(BAGIAN TEKS)

Biaya Kuliah Makin Tinggi, PTN Badan Hukum Perlu Dikaji
Biaya kuliah di perguruan tinggi yang dirasa makin mahal perlu dievaluasi dan dicari terobosan skema bantuan pembiayaan.
JAKARTA, KOMPAS — Pembiayaan kuliah di perguruan tinggi negeri terus disorot. Semakin bertambahnya perguruan tinggi negeri berstatus badan hukum atau PTN-BH dan adanya seleksi masuk jalur mandiri membuat kuliah di PTN dinilai semakin tidak ”ramah” kantong. Biaya kuliah tersebut menjadi semakin tinggi meskipun ada mekanisme pengajuan keringanan dan biaya kuliah sesuai kemampuan ekonomi.
Sejumlah pihak mengkritik dan mendesak agar hal ini dievaluasi. Apalagi, kini juga sedang hangat diperbincangkan tren mencicil uang kuliah lewat platform pinjaman daring (pindar/pinjol) yang bekerja sama dengan perguruan tinggi.
PTN-BH yang mengandeng layanan pindar untuk membantu mahasiswa mencicil biaya kuliah tunggal (UKT) yang disorot itu salah satunya Institut Teknologi Bandung (ITB). Langkah ini dinilai sebagai jalan pintas yang malah menjerat mahasiswa dalam lingkaran utang.

(YANG DITANYAKAN)
1. Jawab pertanyaan berikut berdasarkan artikel tentang biaya kuliah PTN di atas.
(a) Apa kepanjangan PTN-BH?
(b) Lewat platform apa mahasiswa mencicil uang kuliah dalam tren yang sedang diperbincangkan?
(c) Perguruan tinggi apa yang disebut menggandeng layanan pindar?
2. Salin dengan persis bagian artikel tentang biaya kuliah PTN, dimulai dari "Sejumlah pihak mengkritik" dan berlanjut hingga "dengan perguruan tinggi.".

(ENTRI DITAMPILKAN)
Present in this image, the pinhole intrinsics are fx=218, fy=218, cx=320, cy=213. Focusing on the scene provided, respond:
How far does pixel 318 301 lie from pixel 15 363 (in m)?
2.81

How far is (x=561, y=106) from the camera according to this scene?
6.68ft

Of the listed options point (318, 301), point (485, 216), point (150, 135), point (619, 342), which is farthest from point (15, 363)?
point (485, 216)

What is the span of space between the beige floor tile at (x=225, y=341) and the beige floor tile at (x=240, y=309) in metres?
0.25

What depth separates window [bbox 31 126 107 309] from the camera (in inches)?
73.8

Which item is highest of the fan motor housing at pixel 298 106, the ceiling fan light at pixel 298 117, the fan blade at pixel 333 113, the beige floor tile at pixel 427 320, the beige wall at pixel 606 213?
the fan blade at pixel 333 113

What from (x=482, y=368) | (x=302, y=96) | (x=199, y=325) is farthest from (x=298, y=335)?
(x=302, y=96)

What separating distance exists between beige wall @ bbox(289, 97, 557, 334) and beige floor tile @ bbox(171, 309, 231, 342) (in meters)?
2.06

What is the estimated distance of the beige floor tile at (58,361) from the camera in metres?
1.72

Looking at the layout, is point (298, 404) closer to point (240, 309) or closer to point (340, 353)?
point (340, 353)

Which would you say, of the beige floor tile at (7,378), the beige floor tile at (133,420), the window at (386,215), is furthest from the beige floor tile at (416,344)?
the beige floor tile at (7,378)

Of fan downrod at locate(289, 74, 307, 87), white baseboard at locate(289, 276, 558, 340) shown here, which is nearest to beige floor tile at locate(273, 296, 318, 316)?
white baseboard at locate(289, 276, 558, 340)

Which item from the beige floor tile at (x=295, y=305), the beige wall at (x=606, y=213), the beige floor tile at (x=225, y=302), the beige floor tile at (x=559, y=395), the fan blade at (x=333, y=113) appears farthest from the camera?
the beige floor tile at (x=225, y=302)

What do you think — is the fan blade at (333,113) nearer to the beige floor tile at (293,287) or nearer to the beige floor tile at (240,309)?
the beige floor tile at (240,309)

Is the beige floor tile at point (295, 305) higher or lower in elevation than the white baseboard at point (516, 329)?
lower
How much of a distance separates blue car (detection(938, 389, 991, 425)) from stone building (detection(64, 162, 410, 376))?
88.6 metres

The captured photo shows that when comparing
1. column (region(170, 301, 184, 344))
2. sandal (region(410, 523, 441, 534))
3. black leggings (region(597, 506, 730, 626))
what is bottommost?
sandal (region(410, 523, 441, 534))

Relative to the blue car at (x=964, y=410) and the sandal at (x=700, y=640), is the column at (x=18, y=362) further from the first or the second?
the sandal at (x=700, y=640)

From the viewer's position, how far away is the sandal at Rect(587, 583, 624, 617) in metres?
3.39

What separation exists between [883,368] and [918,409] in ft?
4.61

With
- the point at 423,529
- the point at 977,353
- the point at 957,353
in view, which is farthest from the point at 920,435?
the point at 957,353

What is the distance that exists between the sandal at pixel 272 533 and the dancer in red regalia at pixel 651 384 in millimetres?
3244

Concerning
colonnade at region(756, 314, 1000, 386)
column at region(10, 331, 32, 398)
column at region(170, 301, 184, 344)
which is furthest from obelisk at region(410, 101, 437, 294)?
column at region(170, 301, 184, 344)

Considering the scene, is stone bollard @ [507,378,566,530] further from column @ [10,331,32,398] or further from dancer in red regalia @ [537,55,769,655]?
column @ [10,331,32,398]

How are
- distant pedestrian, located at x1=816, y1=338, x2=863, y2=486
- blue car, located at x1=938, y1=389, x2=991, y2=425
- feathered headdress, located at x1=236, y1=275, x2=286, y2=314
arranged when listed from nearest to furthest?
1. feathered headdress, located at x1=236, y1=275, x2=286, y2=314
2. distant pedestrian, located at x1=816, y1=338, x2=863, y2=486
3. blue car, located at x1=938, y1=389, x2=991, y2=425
---
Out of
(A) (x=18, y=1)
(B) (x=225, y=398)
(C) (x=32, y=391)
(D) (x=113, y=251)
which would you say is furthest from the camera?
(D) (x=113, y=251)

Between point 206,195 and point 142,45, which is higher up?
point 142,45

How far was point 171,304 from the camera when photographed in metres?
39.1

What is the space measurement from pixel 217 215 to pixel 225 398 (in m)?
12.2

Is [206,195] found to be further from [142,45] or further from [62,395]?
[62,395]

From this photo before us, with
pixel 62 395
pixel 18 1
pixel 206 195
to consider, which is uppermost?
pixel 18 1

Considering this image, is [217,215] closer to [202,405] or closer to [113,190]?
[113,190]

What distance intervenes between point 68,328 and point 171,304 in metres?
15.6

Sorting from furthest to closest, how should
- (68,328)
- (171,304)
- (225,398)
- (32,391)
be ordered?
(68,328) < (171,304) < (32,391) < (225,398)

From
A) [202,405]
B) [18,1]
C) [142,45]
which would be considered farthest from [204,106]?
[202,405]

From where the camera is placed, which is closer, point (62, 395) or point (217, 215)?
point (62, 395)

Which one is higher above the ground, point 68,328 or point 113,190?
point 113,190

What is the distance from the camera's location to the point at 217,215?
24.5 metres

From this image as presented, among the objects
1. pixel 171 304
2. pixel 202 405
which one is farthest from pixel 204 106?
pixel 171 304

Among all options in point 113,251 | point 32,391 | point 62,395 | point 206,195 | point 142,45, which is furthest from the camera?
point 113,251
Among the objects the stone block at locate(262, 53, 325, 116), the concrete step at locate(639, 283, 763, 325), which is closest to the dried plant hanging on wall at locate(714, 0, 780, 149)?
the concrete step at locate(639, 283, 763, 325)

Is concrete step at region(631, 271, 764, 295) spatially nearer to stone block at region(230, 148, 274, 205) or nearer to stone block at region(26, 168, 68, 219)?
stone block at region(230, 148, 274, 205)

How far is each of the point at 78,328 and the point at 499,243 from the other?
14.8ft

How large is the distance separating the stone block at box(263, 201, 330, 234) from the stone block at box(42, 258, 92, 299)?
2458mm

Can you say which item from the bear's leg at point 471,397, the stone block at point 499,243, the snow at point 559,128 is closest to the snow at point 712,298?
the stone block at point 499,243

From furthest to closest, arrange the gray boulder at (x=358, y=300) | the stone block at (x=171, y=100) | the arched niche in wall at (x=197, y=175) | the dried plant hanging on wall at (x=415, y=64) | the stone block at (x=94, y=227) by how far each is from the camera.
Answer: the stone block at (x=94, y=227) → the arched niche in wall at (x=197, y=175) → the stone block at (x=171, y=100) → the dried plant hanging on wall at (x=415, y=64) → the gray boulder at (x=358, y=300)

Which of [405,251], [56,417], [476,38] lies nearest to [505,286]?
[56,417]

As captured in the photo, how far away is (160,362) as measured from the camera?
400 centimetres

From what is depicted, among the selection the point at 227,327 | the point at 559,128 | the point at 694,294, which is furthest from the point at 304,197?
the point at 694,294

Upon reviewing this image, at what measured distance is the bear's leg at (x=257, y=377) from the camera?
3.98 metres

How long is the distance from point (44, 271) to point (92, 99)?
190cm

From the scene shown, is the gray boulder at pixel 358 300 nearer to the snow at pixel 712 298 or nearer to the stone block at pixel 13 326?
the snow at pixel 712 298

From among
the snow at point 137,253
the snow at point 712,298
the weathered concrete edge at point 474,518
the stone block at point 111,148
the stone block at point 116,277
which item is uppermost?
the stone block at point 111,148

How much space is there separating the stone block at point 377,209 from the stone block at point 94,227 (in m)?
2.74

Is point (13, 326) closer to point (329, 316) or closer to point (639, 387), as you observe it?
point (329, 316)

(KUNCI JAWABAN)
1.
(a) Perguruan tinggi negeri berstatus badan hukum.
(b) Platform pinjaman daring (pindar/pinjol) yang bekerja sama dengan perguruan tinggi.
(c) Institut Teknologi Bandung (ITB).

2.
Sejumlah pihak mengkritik dan mendesak agar hal ini dievaluasi. Apalagi, kini juga sedang hangat diperbincangkan tren mencicil uang kuliah lewat platform pinjaman daring (pindar/pinjol) yang bekerja sama dengan perguruan tinggi.